Plaintiff alleges that Defendant violated 12 NYCRR §23-1.5(c)(3), which provides: "[a]ll safety devices, safeguards and equipment in use shall be kept sound and operable, and shall be immediately repaired or restored or immediately removed from the job site if damaged."
Plaintiff contends that 12 NYCRR §23-1.5(c)(3) is applicable to grinders such as the one provided to him. Moreover, he argues that 12 NYCRR §23-1.5(c)(3) mandates a specific. standard of conduct sufficient to impose liability under Labor Law §241 (6). Furthermore, he argues that his uncontroverted testimony established that he was provided a grinder that had a saw blade attached with no guard. He further claims his testimony demonstrated that the grinder ordinarily was equipped with a safety guard, but the guard had been intentionally removed by Defendant. In addition, Plaintiff relies upon his expert witness Professional Engineer, Les Winter, who opined that by Defendant failing to provide Plaintiff with a properly guarded grinder they violated 12 NYCRR §23-1.5(c)(3). Further, Mr. Winter opined that had Defendant provided Plaintiff with a properly guarded grinder it would have prevented his accident.

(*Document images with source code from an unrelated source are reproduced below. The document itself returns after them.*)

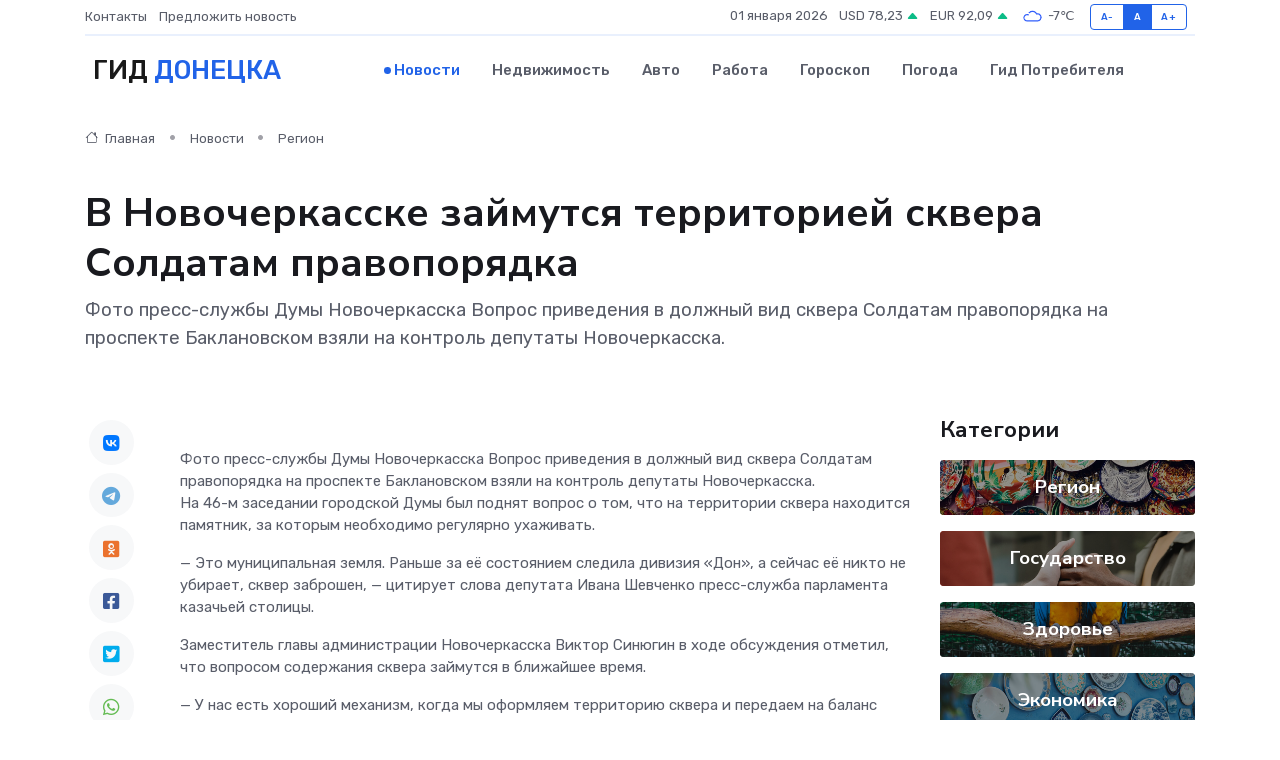

--- FILE ---
content_type: text/html; charset=utf-8
request_url: https://www.google.com/recaptcha/api2/aframe
body_size: 267
content:
<!DOCTYPE HTML><html><head><meta http-equiv="content-type" content="text/html; charset=UTF-8"></head><body><script nonce="VreDANY8Ht4WTcpBC0jeEA">/** Anti-fraud and anti-abuse applications only. See google.com/recaptcha */ try{var clients={'sodar':'https://pagead2.googlesyndication.com/pagead/sodar?'};window.addEventListener("message",function(a){try{if(a.source===window.parent){var b=JSON.parse(a.data);var c=clients[b['id']];if(c){var d=document.createElement('img');d.src=c+b['params']+'&rc='+(localStorage.getItem("rc::a")?sessionStorage.getItem("rc::b"):"");window.document.body.appendChild(d);sessionStorage.setItem("rc::e",parseInt(sessionStorage.getItem("rc::e")||0)+1);localStorage.setItem("rc::h",'1767287575100');}}}catch(b){}});window.parent.postMessage("_grecaptcha_ready", "*");}catch(b){}</script></body></html>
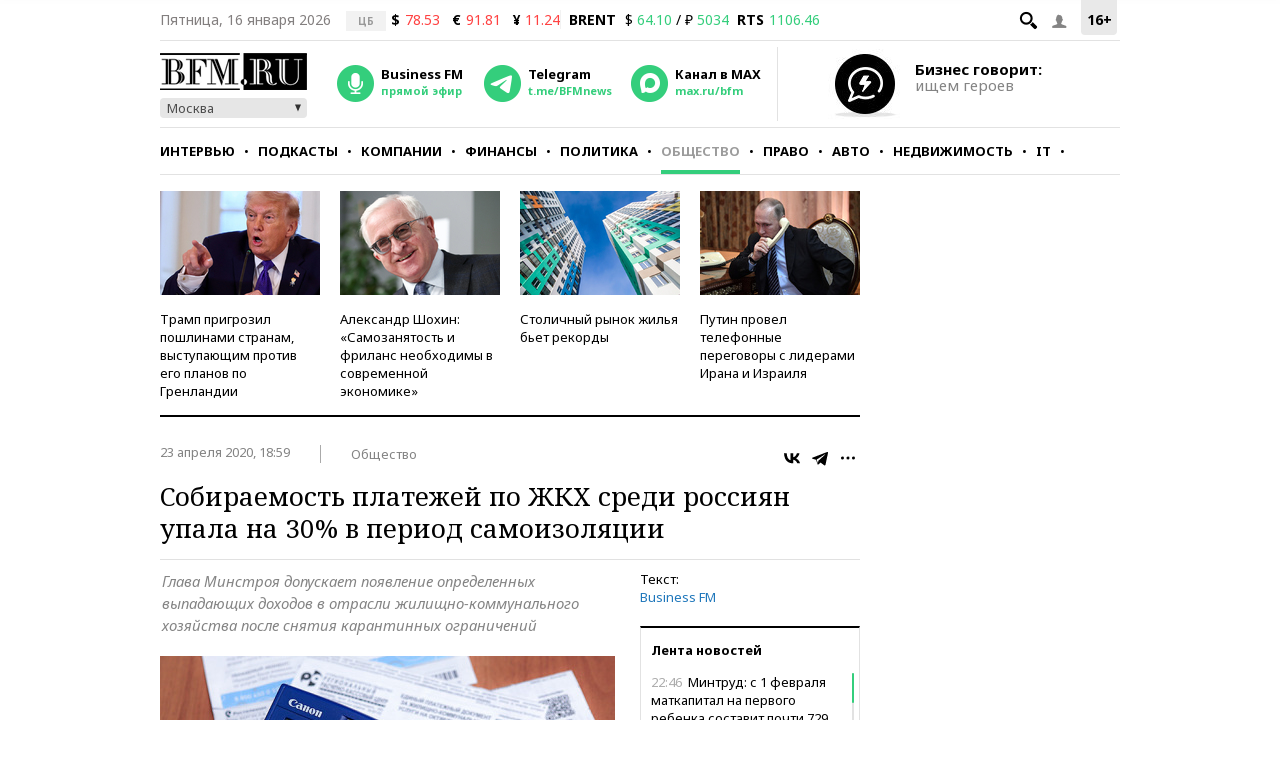

--- FILE ---
content_type: application/javascript
request_url: https://smi2.ru/counter/settings?payload=CMKIAhjrp7jDvDM6JDAyNDY0NDc2LWNjNGYtNDhhOS1hZmRkLTUwZGZhMmM5ODM5ZQ&cb=_callbacks____0mkhbc0gw
body_size: 1516
content:
_callbacks____0mkhbc0gw("[base64]");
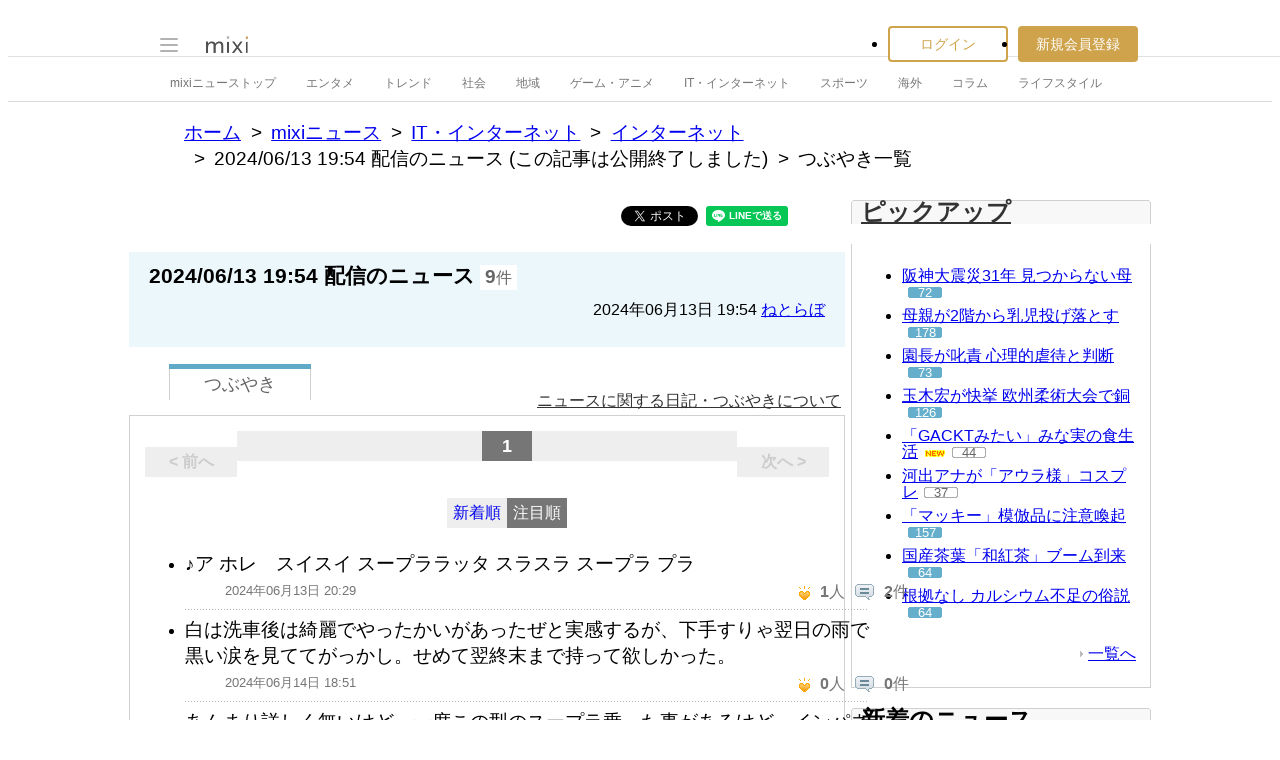

--- FILE ---
content_type: text/html; charset=utf-8
request_url: https://www.google.com/recaptcha/api2/aframe
body_size: 269
content:
<!DOCTYPE HTML><html><head><meta http-equiv="content-type" content="text/html; charset=UTF-8"></head><body><script nonce="rcXIwql4qTcQzpKGmUIJYw">/** Anti-fraud and anti-abuse applications only. See google.com/recaptcha */ try{var clients={'sodar':'https://pagead2.googlesyndication.com/pagead/sodar?'};window.addEventListener("message",function(a){try{if(a.source===window.parent){var b=JSON.parse(a.data);var c=clients[b['id']];if(c){var d=document.createElement('img');d.src=c+b['params']+'&rc='+(localStorage.getItem("rc::a")?sessionStorage.getItem("rc::b"):"");window.document.body.appendChild(d);sessionStorage.setItem("rc::e",parseInt(sessionStorage.getItem("rc::e")||0)+1);localStorage.setItem("rc::h",'1768670397186');}}}catch(b){}});window.parent.postMessage("_grecaptcha_ready", "*");}catch(b){}</script></body></html>

--- FILE ---
content_type: application/javascript; charset=utf-8
request_url: https://fundingchoicesmessages.google.com/f/AGSKWxUSOzb0o2KCORRO4gtHGAFtburjKHo1ALDGdFDXWH1D-GAbEfOjur0odYlW6D2c4Ypo_jdiNWsWOyKtmEwnbW9-vZO57gqfooZULUX6tk1Q3InUjTAivtEdCK_GPO50gcBOnM2o-3U7O4SbUtg2ncLnb92PcRZYFi_7Qumo1ZQp0Qc5F93Z2mQCB1Nf/_/headvert./adplan4./ad_300_/adtech./slider.ad.
body_size: -1292
content:
window['1c36a51c-0aa5-4666-a222-d55b2cefaa9f'] = true;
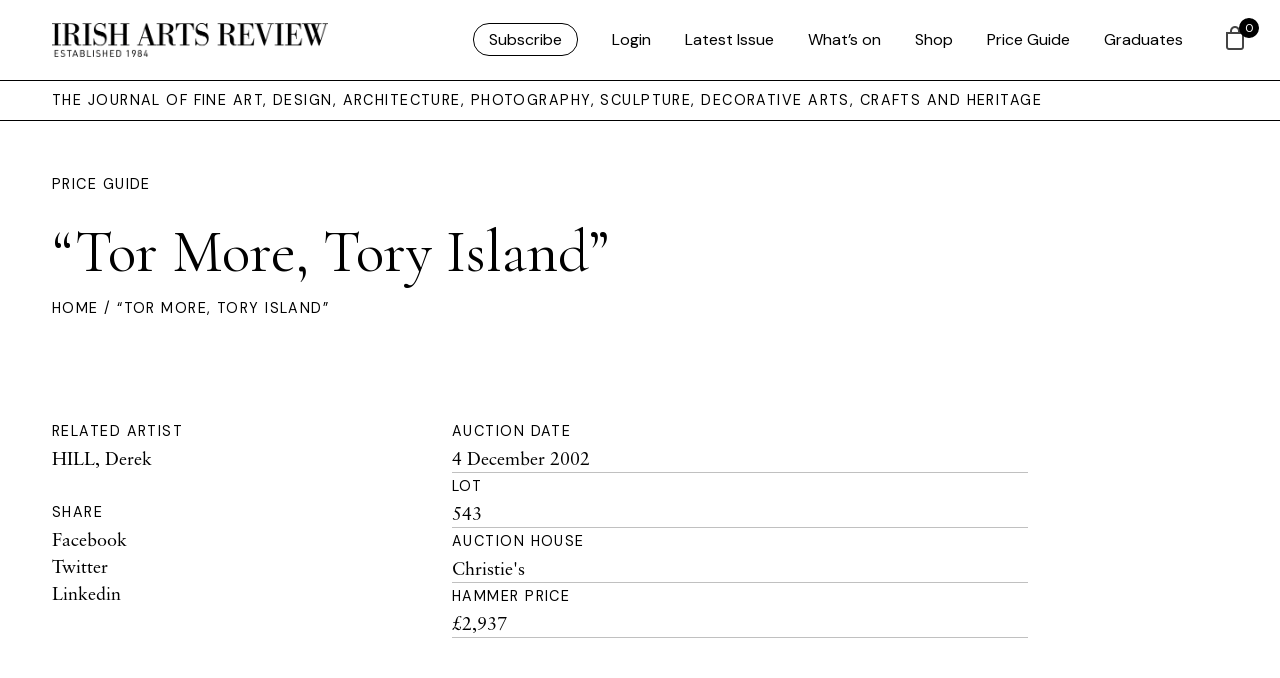

--- FILE ---
content_type: image/svg+xml
request_url: https://www.irishartsreview.com/wp-content/themes/irishartsreview.com/images/social/instagram-icon.svg
body_size: 647
content:
<svg xmlns="http://www.w3.org/2000/svg" width="58.382" height="58.383" viewBox="0 0 58.382 58.383">
  <path id="instagram-2" d="M11.615,1A10.615,10.615,0,0,0,1,11.615V48.767A10.615,10.615,0,0,0,11.615,59.382H48.767A10.615,10.615,0,0,0,59.382,48.767V11.615A10.615,10.615,0,0,0,48.767,1ZM10.288,22.23A11.942,11.942,0,0,1,22.23,10.288H38.152A11.942,11.942,0,0,1,50.094,22.23V38.152A11.942,11.942,0,0,1,38.152,50.094H22.23A11.942,11.942,0,0,1,10.288,38.152ZM22.23,12.942a9.288,9.288,0,0,0-9.288,9.288V38.152a9.288,9.288,0,0,0,9.288,9.288H38.152a9.288,9.288,0,0,0,9.288-9.288V22.23a9.288,9.288,0,0,0-9.288-9.288Zm21.23,7.077a2.212,2.212,0,1,1-2.211-2.211A2.211,2.211,0,0,1,43.46,20.019ZM20.019,30.191A10.173,10.173,0,1,1,30.191,40.364,10.173,10.173,0,0,1,20.019,30.191Zm10.173-7.519a7.519,7.519,0,1,0,7.519,7.519A7.519,7.519,0,0,0,30.191,22.672Z" transform="translate(-1 -1)" fill-rule="evenodd"/>
</svg>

In opposition, Defendant argues although the Appellate Division, First Department, has held in the matter of Becerra v. Promenade Apts. Inc., 126 A.D.3d 557, 6 N.Y.S.3d 42 (1st Dep't 2015) that 12 NYCRR §23-1.5(c)(3) is specific enough to support a Labor Law §241(6) claim, the Appellate Division, Second Department, in the matter of Opalinski v. City of NY, 164 A.D.3d 1354,84 N.Y.S.3d 499 (2d Dep't 2018) has held that it is not. Thus, Defendant contends that this court should follow the holding in Opalinski and find that the subject Industrial Code is too broad to impose liability under Labor Law §241 (6).
In addition, Defendant posits that it did not violate 12 NYCRR §23-1.5(c)(3). It takes the position that the grinder was not damaged but rather modified for Defendant's use, therefore, it was not under any obligation to affix a guard or remove the grinder from use. Lastly, Defendant contends that because it did not have any prior notice that the grinder lacked a guard, Plaintiff failed to meet his prima facie burden.
This court finds that it is bound by precedent from the Appellate Division, First Department, therefore, it is constrained to follow the holding in Becerra. Consequently, this court finds that 12 NYCRR §23-1.5(3) is sufficiently specific to constitute a proper predicate under Labor Law §241(6). Moreover, this court is unpersuaded by Defendant's argument that it did not violate 12 NYCRR §23-1.5(3). Although the grinder was not damaged Defendant had an obligation to ensure the grinder was properly safeguarded regardless if it was "damaged" or not. See Becerra 126 A.D. at 557, 6 N.Y.S. at 44.
Lastly, this court rejects Defendant's argument concerning lack of notice. "Since an owner or general contractor's vicarious liability under [Labor Law] section 241(6) is not dependent on its personal capability to prevent or cure a dangerous condition, the absence of actual or constructive notice sufficient to prevent or cure ... [is] irrelevant to the imposition of Labor Law §241(6) liability." Gallina v. Mta Capital Constr. Co., 193 A.D.3d 414, 146 N.Y.S.3d 244 (1st Dep't 2021); see also Rizzuto v. LA. Wenger Contr. Co., 91 N.Y.2d 343, 693 N.E.2d 1068, 670 N.Y.S.2d 816 (1998).
Accordingly, it is
ORDERED, that Plaintiffs summary judgment motion seeking judgment as to liability on his Labor Law §241(6) claim is granted.
This constitutes the decision and order of the court.